The students in Energy Express attend based on a teacher’s recommendation. They may have struggled in their earlier classes, or have a hard time keeping up with regular lesson plans and need the extra practice before returning to school in a higher grade. Not only through reading, but through interactive activities like sports and crafts — which can be seen lining Poca Elementary’s walls — the children work for eight weeks over the summer practicing and hopefully retaining skills to help them succeed in their next chapter.

“We don’t want the students to feel like it’s summer school,” McDerment said. “We want them to have fun. To learn without realizing they’re learning.”

Putnam’s Energy Express program is funded partially through the Putnam County school board and partially through the state, which uses AmeriCorps to secure mentors with scholarships and living allowances, said Tim Sayre, an extension agent with WVU.

The school board provides facilities, books, materials for crafts and transportation when it’s needed. Through AmeriCorps, mentors, who “do all the hard work,” according to McDerment, receive a $1,800 living stipend and a scholarship for about $1,250.

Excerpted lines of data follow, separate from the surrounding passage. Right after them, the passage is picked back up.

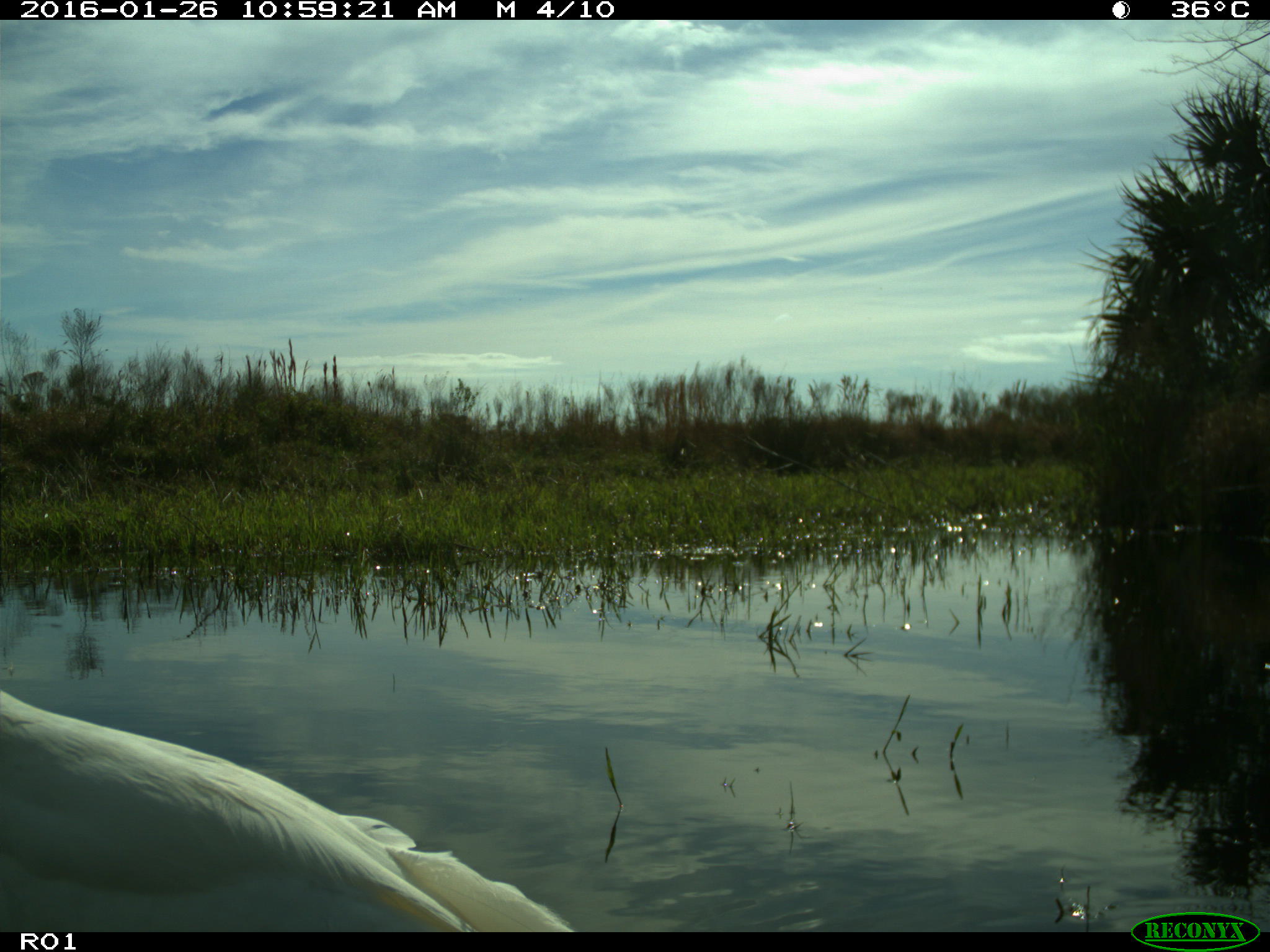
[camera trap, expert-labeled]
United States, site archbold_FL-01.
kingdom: Animalia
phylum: Chordata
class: Aves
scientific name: Aves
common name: birds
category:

Most of the mentors are college students interested in pursuing careers in education. Through Energy Express, they are able to gain some real-world experience before entering the field.

“I always wanted to be a teacher, and I’ve done student teaching before, but that’s just sort of observing — you don’t have much of a say in lessons or anything,” said Haley O’Neal, a mentor and a sophomore elementary education student at WVU. “Here you get actual hands-on experience. You get to teach them with your own lesson plan. ... I don’t think there is anywhere else I’d have [this opportunity].”

Mentors typically work from 7:30 a.m. to after 4 p.m. each day, not including the time it takes to develop engaging, tailored lesson plans for their students. Already, O’Neal said, she’s witnessed improvements in her students.

“It’s a lot of work, but I enjoy seeing them learn, seeing them grow. I remember how that felt when I was growing up — when a teacher would explain something, and it clicked,” O’Neal said. “It warms my heart.”

But while this summer is going smoothly, and even with unwavering support from the Putnam County school board, state budget turmoil — even with provisions to support Energy Express — makes Sayre uneasy.

“Cuts to higher education are cuts to programs like this,” Sayre said. “I don’t think people realize that connection. It’s a concern, and we constantly wonder where we’ll be this time next year.”

Because it operates through WVU’s Extension Services, state funding cuts to WVU — which total $8.8 million this year — hold a direct effect on programs like Energy Express. It can also hinder the ability to find willing and able mentors — one of the biggest obstacles the Energy Express personnel face each summer.

To battle this uncertainty, Sayre works trying to show legislators the direct impact education and literacy programs like Energy Express can have on communities such as Poca. Consistently each year, students have tangibly improved by the end of the eight-week program, scoring higher on exit testing than they do on entrance testing, McDerment said.

Students in K-5 are in the midst of integral developmental stages that can help them set habits — like reading, analytical thinking and comprehension — they’ll need to succeed in the future, and Energy Express helps with this, all the while giving them the confidence to tackle something they struggle with, McDerment said.

“If we can get these kids engaged in their education they’re going to be life-long learners,” Sayre said. “Our greatest resource is our youth. The more we can we can give to them, the better off we’ll all be.”